This submission builds on **PR #1435** (11L Depth Recurrence + BigramHash + EMA 0.9965, by AbhayAnandUCSD). Full credit to the original architecture.

## Innovations

### 1. Frequency-Weighted GPTQ Calibration (novel)
Standard GPTQ calibration treats all tokens equally when collecting Hessians. We weight activations from the top-100 most frequent tokens (covering ~53% of all text, per Zipf's law) with a 2x boost during Hessian accumulation. This biases GPTQ to minimize quantization error preferentially on high-frequency tokens at zero artifact size cost.

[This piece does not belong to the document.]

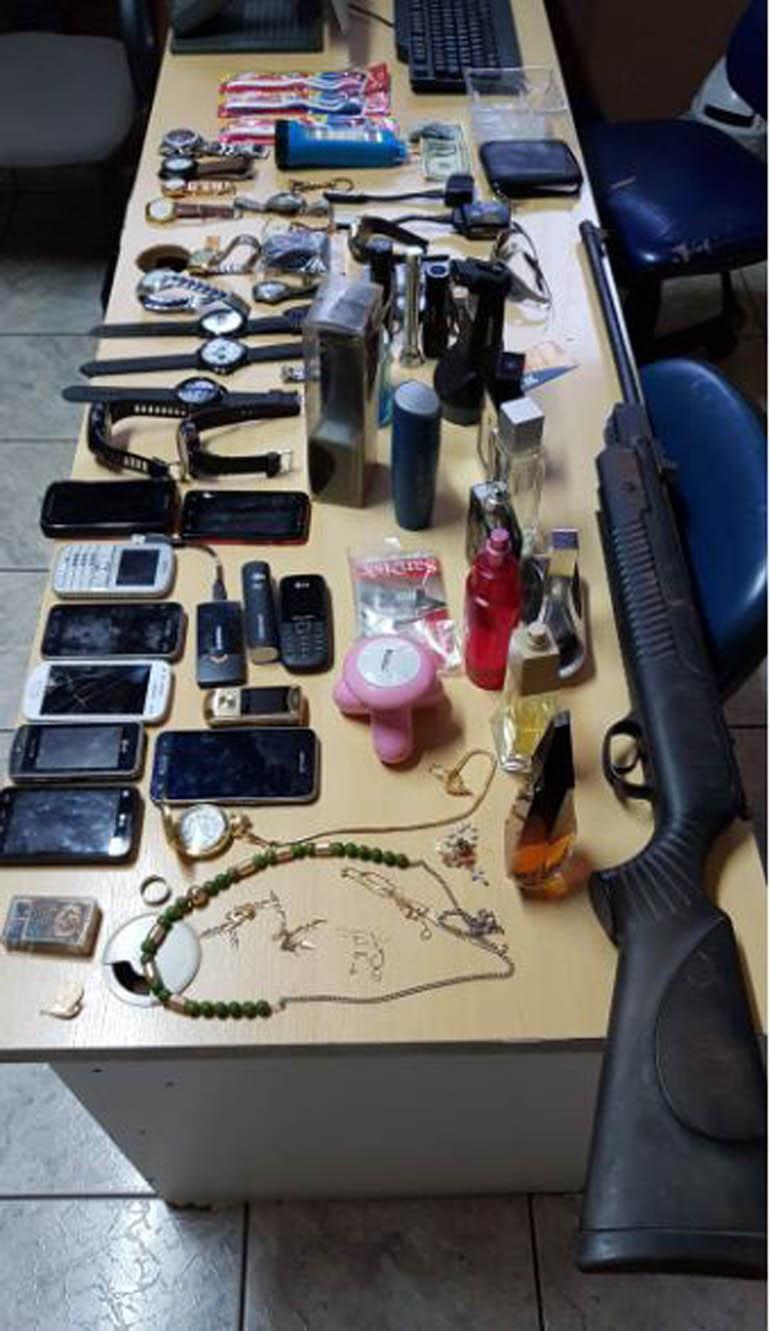 Divulgação/Polícia Militar - Objetos recuperados após o assalto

### 2. Frequency-Weighted Embedding Quantization (novel, NothingLiVa)
Top-100 most frequent tokens -> INT8, remaining 924 tokens -> INT6. High-frequency tokens disproportionately impact loss — allocating higher precision where it matters most.

### 3. Sandwich Layer 10 -> INT8
Final transformer layer quantized to INT8 instead of INT6, protecting signal quality before LM head. Uses ~0.75 MB of available headroom.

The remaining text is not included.